Fake Goods: An Australian-Born Chinese in China

The Chinese taxi driver had a big incredulous smile plastered over his face. “Where are you from?!” he asked, hardly containing his laughter. To any ordinary foreigner this is an ordinary question. But to a Chinese Australian in China, the question contains an unintended implication which stings, just a little.

“I’m Chinese,” I replied.

This made him laugh even more. “HAHAHAHAHA, no you are not! I mean you LOOK like one–”

“But I certainly don’t sound like one,” I finished for him, with a sigh.

It’s been a year and a half since I landed in China. Back then I didn’t have a lick of Chinese, any kind of Chinese. I couldn’t even say “I don’t understand,” so people would speak to me and I would open my mouth, but then say nothing. Just stare at them, open-mouthed and silent. The road from there to now – conversational Mandarin – has been a hard, brow-beating slog of masochistic proportions. And after all of that my white foreign friends will be applauded for the simplest of ni haos, while my Chinese will always be substandard.

For according to my appearance, it should be flawless.

Dazu.

There has only been one instance where I’ve managed to pass myself off as a Mainlander. Chongqing gave me my first taste of having Mandarin that, lo-and-behold, was better than a Chinese person’s. On my first night in the friendly town of Dazu I found a street corner with food stalls and in ordering up some of “what that guy is having,” soon discovered the waiters weren’t able to speak Mandarin, only speak their own dialect.

Luckily I’d picked a table with a young, local student who could also speak Mandarin, and his father, so they translated for me. The student had a cute, boyish face, and wore a black T-shirt with a stylish print. He told me his English name is ‘Smooth’. I laughed, and gently informed him that ‘smooth’ isn’t really a name. “I know. But it sounds good and it suits me,” he replied with a smile. Fair enough.

After chatting a while I asked him slyly, “where do you think I’m from?” He thought for a moment before offering, “Xinjiang?” I was floored! Xinjiang is a North-Western autonomous region of China, quite distinct from the rest of the country. The province has a strong Eastern European and Turkish influence, and the local ethnic group look almost white. So while it’s not exactly a compliment to my Mandarin I was amazed he had even assumed I was Mainland.

I knew I was about to blow his mind with the next sentence. “Actually,” I paused for effect, “I’m a foreigner. My ancestors are Chinese, but I was born and raised in Australia.”

His eyes widened, “No way!” His father also smiled in surprise. “You’re my first foreign friend!” he beamed. I pointed out that he’d said his English teacher was Australian, but he replied that didn’t count.

That evening I thought sure, I’d never pass as a Beijinger. Let’s face it, with that piratey-rrrrr, few Chinese can. But what about the provincial locals who can’t really speak Mandarin? Surely I can pass for one of them?

Work required => Continue the essay about being an Australian-born Chinese in China, starting right after its final line.

A run of entries
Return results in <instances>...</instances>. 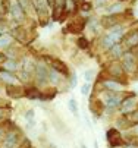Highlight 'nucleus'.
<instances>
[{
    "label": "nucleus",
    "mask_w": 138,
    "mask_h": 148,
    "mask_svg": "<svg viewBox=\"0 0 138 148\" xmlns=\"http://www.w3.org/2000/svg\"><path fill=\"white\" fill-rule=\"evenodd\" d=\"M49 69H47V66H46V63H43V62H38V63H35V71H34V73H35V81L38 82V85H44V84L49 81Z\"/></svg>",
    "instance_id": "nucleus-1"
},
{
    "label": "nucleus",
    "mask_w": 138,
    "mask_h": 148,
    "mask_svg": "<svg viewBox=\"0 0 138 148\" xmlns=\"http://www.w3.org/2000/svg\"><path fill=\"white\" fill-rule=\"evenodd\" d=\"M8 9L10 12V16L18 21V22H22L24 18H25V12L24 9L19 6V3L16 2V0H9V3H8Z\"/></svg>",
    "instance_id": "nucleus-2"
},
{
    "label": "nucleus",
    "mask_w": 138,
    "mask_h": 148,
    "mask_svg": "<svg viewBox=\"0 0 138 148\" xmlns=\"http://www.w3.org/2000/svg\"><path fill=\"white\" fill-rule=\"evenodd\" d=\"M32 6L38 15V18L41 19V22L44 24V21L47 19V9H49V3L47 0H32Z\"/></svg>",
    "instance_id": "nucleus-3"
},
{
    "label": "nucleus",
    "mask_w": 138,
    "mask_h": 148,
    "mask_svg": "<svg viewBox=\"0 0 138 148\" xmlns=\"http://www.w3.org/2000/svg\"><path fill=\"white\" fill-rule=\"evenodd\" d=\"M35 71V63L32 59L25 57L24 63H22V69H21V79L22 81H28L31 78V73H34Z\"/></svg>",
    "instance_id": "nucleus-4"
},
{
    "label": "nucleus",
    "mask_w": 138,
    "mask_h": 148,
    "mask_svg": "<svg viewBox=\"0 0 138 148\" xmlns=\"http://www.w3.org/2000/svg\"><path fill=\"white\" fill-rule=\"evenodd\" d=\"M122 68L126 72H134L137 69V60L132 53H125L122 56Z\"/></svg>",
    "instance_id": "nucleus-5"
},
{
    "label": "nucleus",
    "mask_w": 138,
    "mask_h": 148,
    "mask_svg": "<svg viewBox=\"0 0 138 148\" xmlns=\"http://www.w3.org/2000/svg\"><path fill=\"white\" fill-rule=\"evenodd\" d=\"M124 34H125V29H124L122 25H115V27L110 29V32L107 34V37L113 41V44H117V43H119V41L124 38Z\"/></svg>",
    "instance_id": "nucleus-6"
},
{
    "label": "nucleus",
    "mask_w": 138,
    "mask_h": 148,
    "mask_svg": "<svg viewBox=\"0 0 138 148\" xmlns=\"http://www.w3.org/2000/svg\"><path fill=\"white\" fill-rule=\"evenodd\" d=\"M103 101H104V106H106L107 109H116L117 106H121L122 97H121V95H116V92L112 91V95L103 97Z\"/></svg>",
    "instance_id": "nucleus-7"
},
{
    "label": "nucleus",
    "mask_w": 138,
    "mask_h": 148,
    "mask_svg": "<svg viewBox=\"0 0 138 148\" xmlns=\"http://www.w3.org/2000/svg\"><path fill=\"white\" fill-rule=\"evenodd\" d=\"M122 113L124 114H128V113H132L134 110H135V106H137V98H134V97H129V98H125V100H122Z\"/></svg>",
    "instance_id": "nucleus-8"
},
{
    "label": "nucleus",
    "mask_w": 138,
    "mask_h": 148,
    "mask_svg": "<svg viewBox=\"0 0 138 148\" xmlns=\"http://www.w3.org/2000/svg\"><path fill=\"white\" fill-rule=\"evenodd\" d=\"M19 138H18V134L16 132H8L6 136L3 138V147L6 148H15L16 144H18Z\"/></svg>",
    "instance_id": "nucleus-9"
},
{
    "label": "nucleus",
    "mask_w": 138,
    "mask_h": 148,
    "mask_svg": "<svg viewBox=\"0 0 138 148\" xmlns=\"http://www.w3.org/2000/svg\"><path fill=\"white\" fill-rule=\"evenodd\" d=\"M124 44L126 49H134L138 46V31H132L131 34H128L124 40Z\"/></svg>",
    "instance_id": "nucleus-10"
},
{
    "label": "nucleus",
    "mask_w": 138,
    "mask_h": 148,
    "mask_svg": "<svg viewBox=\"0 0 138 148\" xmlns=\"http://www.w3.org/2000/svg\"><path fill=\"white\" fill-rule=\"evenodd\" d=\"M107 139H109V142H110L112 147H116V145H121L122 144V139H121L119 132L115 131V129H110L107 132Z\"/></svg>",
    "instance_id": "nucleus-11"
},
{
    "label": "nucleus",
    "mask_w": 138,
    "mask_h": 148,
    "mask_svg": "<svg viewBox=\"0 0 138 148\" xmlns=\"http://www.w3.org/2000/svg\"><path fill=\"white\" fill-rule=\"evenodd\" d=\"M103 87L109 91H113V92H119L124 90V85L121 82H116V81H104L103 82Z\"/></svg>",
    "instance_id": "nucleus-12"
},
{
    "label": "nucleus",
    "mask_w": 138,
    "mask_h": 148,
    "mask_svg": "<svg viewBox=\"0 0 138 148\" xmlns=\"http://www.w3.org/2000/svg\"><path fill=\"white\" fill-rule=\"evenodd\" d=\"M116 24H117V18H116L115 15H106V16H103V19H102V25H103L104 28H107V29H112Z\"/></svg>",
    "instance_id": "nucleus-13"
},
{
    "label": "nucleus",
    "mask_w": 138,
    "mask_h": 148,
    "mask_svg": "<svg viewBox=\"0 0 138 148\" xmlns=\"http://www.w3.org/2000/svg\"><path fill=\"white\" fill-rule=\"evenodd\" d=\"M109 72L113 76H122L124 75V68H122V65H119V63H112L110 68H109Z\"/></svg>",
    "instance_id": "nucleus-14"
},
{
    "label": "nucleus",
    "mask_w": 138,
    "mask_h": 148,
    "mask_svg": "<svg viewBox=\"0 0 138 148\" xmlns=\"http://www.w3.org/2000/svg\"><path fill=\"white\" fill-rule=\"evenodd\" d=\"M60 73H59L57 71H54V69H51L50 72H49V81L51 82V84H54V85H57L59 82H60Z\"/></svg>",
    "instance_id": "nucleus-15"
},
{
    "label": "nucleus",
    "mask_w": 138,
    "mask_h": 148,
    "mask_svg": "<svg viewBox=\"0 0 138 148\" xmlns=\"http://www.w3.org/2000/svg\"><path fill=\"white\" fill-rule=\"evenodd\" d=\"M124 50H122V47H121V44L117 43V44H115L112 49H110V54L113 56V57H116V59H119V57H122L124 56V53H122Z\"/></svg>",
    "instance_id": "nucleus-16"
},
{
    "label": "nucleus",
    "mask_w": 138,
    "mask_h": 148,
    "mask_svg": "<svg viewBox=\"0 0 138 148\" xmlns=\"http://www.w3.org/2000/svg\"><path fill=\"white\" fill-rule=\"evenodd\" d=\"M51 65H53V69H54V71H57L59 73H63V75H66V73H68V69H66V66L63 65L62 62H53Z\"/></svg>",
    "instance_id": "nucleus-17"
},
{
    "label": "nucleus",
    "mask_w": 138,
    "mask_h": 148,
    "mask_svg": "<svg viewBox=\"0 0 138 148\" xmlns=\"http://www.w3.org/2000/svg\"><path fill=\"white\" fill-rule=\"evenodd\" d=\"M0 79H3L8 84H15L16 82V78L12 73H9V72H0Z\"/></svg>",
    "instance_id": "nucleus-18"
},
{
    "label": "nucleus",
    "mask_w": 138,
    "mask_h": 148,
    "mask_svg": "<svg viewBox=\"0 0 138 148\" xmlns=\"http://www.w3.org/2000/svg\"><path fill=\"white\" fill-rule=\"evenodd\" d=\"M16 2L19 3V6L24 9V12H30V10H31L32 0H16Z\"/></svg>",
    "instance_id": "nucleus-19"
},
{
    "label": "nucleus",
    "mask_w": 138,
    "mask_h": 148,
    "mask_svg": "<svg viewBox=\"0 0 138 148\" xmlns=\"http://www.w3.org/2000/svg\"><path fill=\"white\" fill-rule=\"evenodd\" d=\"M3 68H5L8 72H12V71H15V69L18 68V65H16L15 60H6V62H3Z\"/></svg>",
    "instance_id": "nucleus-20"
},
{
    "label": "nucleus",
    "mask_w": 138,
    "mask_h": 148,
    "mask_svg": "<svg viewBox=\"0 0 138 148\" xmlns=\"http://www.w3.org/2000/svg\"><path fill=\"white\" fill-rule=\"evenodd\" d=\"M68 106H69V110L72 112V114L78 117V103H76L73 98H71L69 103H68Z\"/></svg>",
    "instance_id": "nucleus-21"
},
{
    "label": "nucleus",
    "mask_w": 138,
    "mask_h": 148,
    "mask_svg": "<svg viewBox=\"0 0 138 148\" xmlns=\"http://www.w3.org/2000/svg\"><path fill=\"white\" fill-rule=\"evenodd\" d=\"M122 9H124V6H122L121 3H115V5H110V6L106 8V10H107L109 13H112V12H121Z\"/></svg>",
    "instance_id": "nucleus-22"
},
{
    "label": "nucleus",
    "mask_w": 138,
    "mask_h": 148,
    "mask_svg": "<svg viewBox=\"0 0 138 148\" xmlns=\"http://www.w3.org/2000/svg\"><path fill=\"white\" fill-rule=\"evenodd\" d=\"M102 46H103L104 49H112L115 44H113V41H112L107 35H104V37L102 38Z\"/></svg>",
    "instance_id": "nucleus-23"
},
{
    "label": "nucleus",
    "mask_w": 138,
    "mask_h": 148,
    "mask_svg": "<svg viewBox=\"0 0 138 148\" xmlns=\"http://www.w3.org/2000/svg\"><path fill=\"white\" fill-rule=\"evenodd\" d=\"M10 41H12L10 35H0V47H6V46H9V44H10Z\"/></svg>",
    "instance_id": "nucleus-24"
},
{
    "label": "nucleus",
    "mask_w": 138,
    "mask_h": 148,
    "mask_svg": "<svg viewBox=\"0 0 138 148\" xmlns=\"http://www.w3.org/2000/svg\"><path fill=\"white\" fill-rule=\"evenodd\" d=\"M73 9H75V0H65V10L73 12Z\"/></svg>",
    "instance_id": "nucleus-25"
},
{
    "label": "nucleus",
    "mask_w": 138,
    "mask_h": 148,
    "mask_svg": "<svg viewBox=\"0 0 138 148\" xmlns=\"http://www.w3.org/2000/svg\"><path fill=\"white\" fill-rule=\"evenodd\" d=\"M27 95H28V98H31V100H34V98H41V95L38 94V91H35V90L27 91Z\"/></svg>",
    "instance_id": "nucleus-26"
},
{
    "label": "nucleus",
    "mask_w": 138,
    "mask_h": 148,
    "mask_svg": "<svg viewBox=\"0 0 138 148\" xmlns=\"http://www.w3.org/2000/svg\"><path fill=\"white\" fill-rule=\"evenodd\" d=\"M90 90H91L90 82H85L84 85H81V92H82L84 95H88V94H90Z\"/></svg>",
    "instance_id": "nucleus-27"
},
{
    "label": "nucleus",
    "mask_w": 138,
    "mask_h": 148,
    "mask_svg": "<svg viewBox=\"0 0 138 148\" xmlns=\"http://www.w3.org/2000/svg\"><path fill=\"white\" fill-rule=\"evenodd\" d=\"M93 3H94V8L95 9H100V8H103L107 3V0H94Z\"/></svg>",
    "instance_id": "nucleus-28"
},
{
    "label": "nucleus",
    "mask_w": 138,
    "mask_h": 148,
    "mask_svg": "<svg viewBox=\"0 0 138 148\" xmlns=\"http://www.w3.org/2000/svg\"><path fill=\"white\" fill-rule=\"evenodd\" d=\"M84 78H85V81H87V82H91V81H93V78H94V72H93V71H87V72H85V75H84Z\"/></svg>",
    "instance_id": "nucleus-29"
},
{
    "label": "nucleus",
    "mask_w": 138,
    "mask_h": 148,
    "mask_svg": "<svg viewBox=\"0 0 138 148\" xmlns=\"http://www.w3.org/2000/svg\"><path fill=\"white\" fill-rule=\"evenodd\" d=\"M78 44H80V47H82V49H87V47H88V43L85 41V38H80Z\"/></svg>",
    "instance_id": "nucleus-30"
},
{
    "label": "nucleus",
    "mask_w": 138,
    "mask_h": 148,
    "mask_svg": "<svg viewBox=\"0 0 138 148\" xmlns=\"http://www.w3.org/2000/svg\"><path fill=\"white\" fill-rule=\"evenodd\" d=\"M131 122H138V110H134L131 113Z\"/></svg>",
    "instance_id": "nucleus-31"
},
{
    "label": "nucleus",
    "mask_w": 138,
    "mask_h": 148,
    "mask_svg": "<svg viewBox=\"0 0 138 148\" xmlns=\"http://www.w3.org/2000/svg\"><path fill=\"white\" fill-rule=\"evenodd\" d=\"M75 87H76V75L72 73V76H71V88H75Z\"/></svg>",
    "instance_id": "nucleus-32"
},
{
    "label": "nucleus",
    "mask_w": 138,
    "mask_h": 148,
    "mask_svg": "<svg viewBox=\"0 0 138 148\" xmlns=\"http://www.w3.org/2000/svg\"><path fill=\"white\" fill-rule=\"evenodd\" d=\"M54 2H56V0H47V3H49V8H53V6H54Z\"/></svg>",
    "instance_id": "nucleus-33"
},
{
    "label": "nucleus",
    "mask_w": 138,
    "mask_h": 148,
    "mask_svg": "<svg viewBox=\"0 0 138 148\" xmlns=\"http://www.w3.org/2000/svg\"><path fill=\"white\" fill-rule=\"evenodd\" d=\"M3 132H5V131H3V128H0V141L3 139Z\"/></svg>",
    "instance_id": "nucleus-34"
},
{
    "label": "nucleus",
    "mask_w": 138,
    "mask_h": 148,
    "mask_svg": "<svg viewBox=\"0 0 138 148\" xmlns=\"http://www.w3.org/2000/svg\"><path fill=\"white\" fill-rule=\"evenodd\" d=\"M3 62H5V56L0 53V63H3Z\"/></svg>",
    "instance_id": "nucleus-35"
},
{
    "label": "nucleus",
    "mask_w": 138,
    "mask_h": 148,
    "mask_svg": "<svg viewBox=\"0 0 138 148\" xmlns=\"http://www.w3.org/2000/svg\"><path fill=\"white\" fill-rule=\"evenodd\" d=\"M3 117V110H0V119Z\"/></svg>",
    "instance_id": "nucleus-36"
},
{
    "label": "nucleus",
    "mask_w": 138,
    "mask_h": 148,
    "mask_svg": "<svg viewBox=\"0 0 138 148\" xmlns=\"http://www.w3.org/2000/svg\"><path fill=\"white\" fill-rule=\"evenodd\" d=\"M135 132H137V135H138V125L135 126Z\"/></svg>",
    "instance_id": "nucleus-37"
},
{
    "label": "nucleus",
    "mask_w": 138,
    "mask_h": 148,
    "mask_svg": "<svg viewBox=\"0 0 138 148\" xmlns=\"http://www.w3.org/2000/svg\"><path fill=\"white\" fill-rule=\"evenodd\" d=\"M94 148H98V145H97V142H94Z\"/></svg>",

The response =>
The next day I landed in the city of Chongqing, where I met up with my Chinese friend, 22 year old customer service assistant Xiao Hu. She took me to the city’s esplanade, which was buzzing with Friday night revelers. Even so late in the evening the heat was suffocating, with Xiao Hu commenting that Chongqing is the hottest place in China. “Wouldn’t that be a more Southern city like Guangzhou?” I asked, feeling uncomfortably beads of sweat slide down my back. She explained that Guangzhou had the sea breeze. In Chongqing the heat was trapped like an angry bee, seeming to rise from every surface. I looked down on the Yangtze River. At that time of the year the water was very low, revealing mangy patches of dirt.

We entered a packed elevator to leave the platform. I’d been talking to Xiao Hu in Chinese while everyone else was silent so my voice seemed extra loud. A moment later I heard an awed voice from behind me suddenly say, “foreigner.” The young woman had even said it in English, further rubbing salt in the wound. I turned around, exasperated, and said, “Yes! Foreigner.” All my joy from Dazu where I’d been taken for a Xinjiang person instantly evaporated.

Chongqing.

And so it is with every Beijing taxi driver I come across. They never suspect my substandard Mandarin is because I’m from another province. They know that I’m a foreigner because I speak Mandarin like a foreigner. As one particularly hilarious driver once told me, even in Chinese I betray my banana-hood – white on the inside, yellow on the outside. (He went on to tell me that he’s a lemon: yellow on the outside, yellow on the inside, there are boiled eggs: yellow on the inside, white on the outside, and scrambled eggs: those with one Asian parent and one White parent.)

It’s difficult to pinpoint why, exactly, it’s so important to me to pass off as a Chinese person. No more guffawing from taxi drivers would be just one of many advantages.

I like looking like a Chinese person in China. When I’m traveling in the countryside I can go for days without seeing a single foreigner. One simply becomes accustomed to being surrounded by 1.3 billion Chinese people, with the sight of that shining, white skin with the curly hair or absurdly tall figure is somewhat of a shock. Even my white friends living in China – all of whom will report a degree of frustration at the staring they attract – say they also can’t help but double-look at the sight of a pale-skinned compatriot.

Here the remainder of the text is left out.